The Wintering
A game of control as winter draws in…
The Wintering is an elegant two-player abstract strategy game set in an ancient woodland. The idea for this game has been with me for quite a while, not so much the theme, but the board and the mechanics. I revisited it while working on Meadowvale, looking for a companion title. The original rules, just four of them, had been in place for some time and worked fine. But it still lacked that one ‘game moment’ where layered strategy suddenly reveals itself. Eventually, I adjusted a couple of the mechanics, still keeping the rules minimal, and that missing moment clicked into place. It’s a game that genuinely can be learnt in two minutes, but will take a lot of playing to master. Once I reached that point, it felt clear that The Wintering had to come first, as the lead-in to Meadowvale.

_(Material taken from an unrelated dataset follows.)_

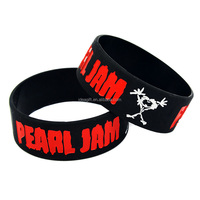 "New Arrived Pearl Jam 1"" Wide Ink-filled Silicone Wristband"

The theme followed quite naturally. The board has a kind of forest clearing already built into its design, and Roe Deer — shy, folkloric, and part of the British countryside — appear in both games. It gave me a perfect thematic link.
Where Meadowvale is grounded in ecology — in real landscapes and animal behaviours — The Wintering feels older, more symbolic. It’s a quiet echo of folklore.

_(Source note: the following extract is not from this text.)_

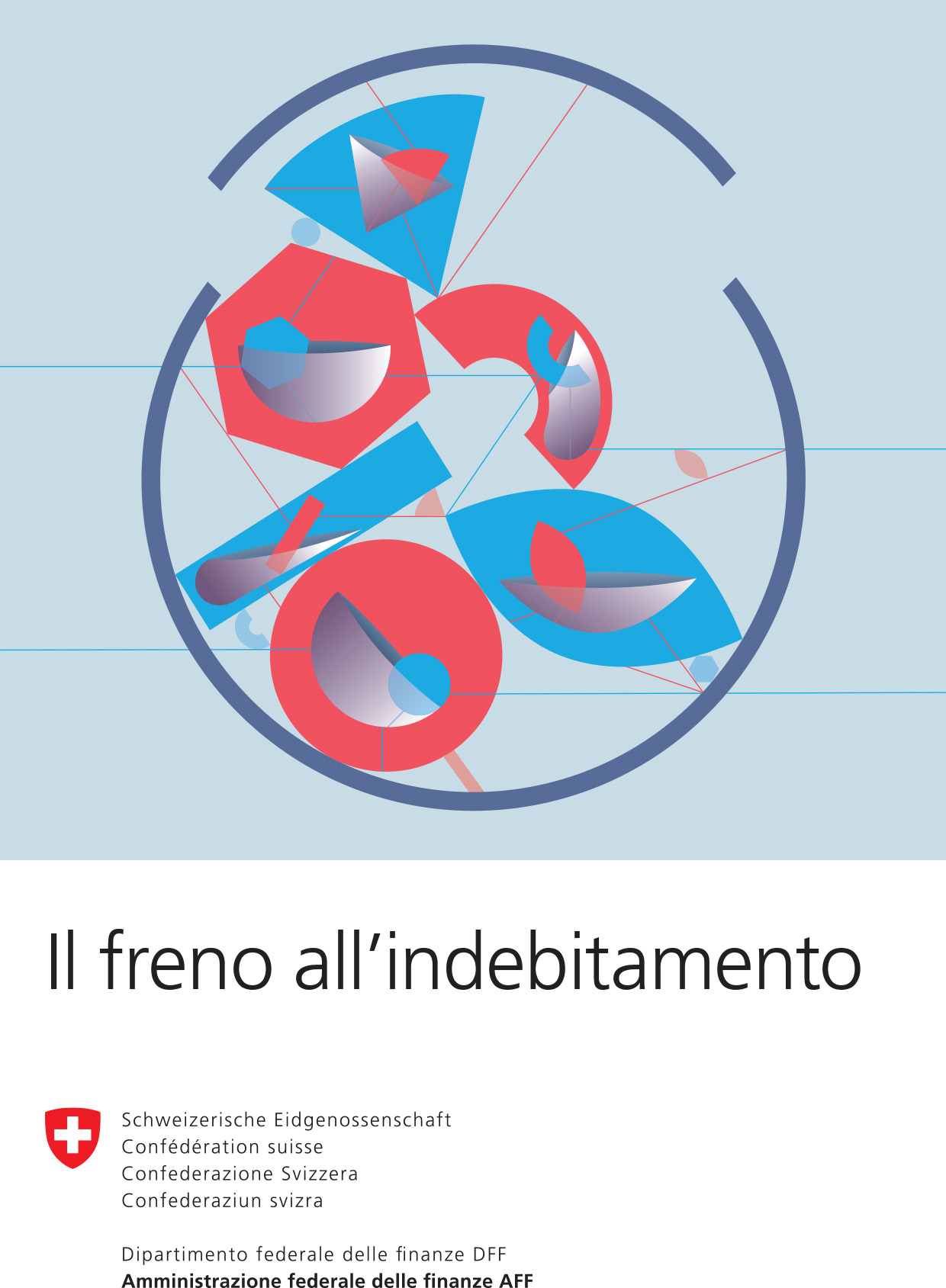 Il freno all'indebitamento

At its heart, The Wintering is a two-player an abstract strategy game with just four core rules, but those rules unlock a surprisingly deep interaction space. Pieces move forward on their original square colour, shift through a central 'Turning' mechanic, and evolve from attackers into blockers. There is no capture-based victory. Instead, you win by positioning: lock your opponent’s options, and the game, like the forest, falls silent. With a 9x10 board, blocked central terrain, and shifting threat dynamics, The Wintering plays like a distant cousin to Chess or Hnefatafl — elegant, tactile, quiet, and strategic.

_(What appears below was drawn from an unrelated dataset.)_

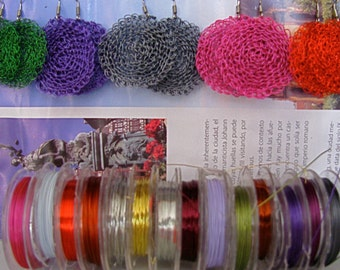 Hand Crocheted wire earrings COLORS!,Hand Crocheted colorful circle earrings, Wire Crocheted color circle earrings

Though abstract in structure, The Wintering plays out across three distinct phases that echo seasonal change mirroring the game’s central aim. In The Advance, the board is open and possibilities are wide. In The Turning, tokens change colour and function, and the space begins to tighten. And in The Wintering, players face a final test of structure, timing, and foresight. The goal is not to eliminate — but to endure. When your opponent can no longer act, winter has arrived, and you have won.